Material:
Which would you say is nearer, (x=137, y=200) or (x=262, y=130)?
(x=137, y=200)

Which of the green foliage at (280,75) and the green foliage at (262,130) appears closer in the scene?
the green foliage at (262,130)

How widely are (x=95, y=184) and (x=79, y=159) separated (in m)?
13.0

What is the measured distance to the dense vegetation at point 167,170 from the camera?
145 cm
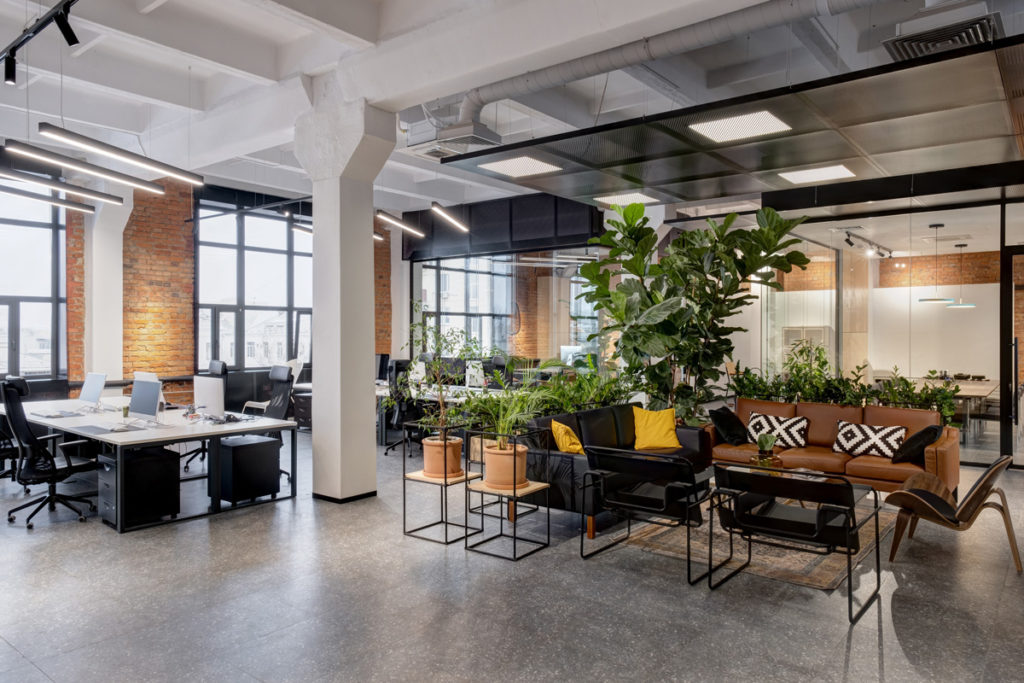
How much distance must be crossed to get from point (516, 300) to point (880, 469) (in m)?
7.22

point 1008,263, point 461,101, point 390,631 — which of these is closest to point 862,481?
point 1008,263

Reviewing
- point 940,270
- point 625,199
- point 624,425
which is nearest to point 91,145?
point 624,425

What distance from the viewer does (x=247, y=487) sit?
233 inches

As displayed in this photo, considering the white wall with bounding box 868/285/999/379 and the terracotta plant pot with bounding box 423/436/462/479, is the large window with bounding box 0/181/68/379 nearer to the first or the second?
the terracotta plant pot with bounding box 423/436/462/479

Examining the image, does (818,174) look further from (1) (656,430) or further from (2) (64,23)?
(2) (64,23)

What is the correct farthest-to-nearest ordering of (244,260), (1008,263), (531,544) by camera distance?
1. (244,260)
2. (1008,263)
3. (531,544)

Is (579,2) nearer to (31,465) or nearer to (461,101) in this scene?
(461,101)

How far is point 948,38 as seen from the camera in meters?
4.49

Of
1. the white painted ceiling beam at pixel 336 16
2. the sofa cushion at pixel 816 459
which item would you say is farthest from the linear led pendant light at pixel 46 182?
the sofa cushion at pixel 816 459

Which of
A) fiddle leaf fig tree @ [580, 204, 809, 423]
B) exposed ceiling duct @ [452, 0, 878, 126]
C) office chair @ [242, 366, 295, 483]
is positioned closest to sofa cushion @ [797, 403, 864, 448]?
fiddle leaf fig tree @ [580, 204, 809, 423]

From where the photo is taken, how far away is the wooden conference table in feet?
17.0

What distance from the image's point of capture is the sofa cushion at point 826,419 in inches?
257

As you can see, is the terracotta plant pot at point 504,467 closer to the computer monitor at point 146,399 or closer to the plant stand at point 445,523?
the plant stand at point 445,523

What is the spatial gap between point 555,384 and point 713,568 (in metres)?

==

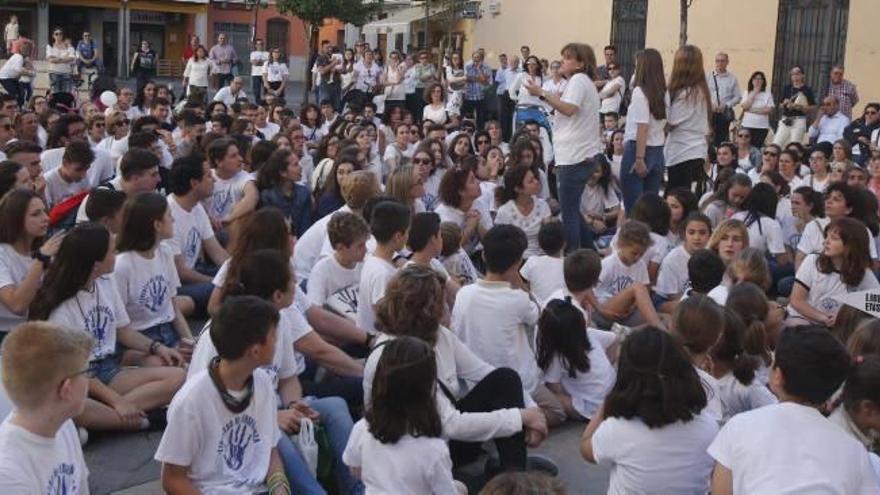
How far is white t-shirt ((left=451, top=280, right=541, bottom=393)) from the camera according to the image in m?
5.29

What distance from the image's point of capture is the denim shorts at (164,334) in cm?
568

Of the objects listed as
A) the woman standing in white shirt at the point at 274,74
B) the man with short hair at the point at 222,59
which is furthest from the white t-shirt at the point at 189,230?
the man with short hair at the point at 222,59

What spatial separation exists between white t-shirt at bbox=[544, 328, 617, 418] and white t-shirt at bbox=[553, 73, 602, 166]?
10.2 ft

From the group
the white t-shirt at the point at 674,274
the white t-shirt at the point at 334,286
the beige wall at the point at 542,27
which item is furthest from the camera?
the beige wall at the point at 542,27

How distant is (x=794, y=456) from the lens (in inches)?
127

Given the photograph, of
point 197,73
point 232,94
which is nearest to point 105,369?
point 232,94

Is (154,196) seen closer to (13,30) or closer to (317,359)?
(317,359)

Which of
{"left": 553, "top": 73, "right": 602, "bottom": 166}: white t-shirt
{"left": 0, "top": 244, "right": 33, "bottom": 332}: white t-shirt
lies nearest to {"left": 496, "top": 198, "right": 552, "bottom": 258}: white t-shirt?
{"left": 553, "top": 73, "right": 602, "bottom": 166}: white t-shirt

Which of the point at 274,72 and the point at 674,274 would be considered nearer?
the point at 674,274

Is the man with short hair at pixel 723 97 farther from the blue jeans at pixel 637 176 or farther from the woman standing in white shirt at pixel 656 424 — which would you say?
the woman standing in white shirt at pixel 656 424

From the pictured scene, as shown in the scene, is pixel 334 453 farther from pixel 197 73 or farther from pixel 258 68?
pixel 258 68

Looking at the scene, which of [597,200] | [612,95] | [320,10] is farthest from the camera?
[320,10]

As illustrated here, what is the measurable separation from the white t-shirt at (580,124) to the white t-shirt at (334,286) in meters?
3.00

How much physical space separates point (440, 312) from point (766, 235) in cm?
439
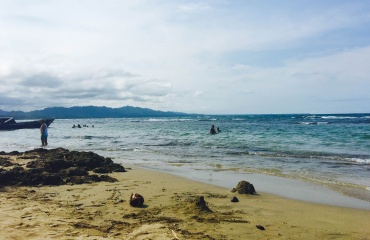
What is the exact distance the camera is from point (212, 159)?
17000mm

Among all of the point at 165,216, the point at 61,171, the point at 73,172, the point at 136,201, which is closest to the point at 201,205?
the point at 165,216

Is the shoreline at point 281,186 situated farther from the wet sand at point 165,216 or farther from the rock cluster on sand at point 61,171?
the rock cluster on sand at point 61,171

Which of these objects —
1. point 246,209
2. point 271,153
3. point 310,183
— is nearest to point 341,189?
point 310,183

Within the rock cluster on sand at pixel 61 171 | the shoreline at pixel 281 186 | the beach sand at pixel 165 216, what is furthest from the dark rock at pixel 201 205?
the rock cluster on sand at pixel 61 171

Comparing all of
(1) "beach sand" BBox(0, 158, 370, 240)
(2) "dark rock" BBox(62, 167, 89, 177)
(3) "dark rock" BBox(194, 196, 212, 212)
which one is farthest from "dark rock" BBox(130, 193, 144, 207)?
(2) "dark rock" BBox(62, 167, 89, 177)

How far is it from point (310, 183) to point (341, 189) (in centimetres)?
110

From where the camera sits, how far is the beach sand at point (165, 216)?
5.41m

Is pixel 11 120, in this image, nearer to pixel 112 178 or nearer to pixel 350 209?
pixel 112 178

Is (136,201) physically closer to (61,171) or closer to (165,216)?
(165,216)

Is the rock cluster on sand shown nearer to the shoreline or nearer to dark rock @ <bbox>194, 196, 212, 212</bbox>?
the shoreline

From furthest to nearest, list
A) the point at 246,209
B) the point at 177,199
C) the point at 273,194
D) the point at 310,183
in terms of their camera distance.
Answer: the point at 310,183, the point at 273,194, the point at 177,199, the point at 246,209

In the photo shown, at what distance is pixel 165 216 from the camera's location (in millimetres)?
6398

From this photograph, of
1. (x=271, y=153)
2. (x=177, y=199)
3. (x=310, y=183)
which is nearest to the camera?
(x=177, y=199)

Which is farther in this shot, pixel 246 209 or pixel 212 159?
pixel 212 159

---

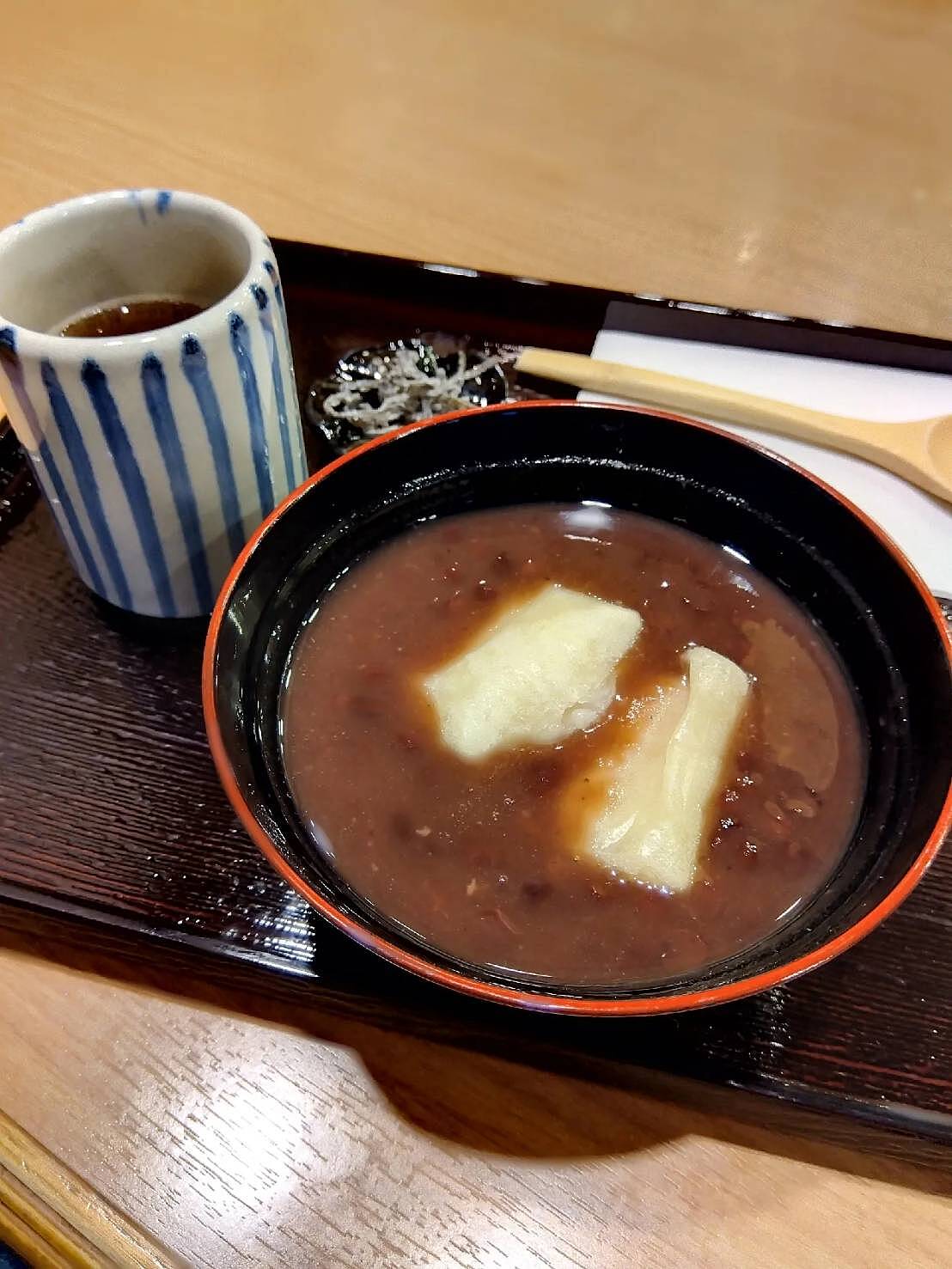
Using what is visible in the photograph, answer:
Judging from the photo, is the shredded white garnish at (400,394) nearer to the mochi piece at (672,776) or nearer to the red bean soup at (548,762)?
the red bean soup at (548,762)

Stated problem:
Switch "rock cluster" to "stone cluster" in the items starting at the line that contains "Is (136,201) physically" and ending at the line that contains "Answer: the point", then give those lines again with nothing else altered.

Exercise answer:
Is (136,201) physically closer to (61,171) or closer to (165,216)?
(165,216)

Is the stone cluster on sand shown nearer to the shoreline or nearer to dark rock @ <bbox>194, 196, 212, 212</bbox>?
the shoreline

From furthest to nearest, list
A) the point at 246,209
B) the point at 177,199
C) the point at 273,194
D) the point at 310,183
in terms of their camera distance.
Answer: the point at 310,183, the point at 273,194, the point at 177,199, the point at 246,209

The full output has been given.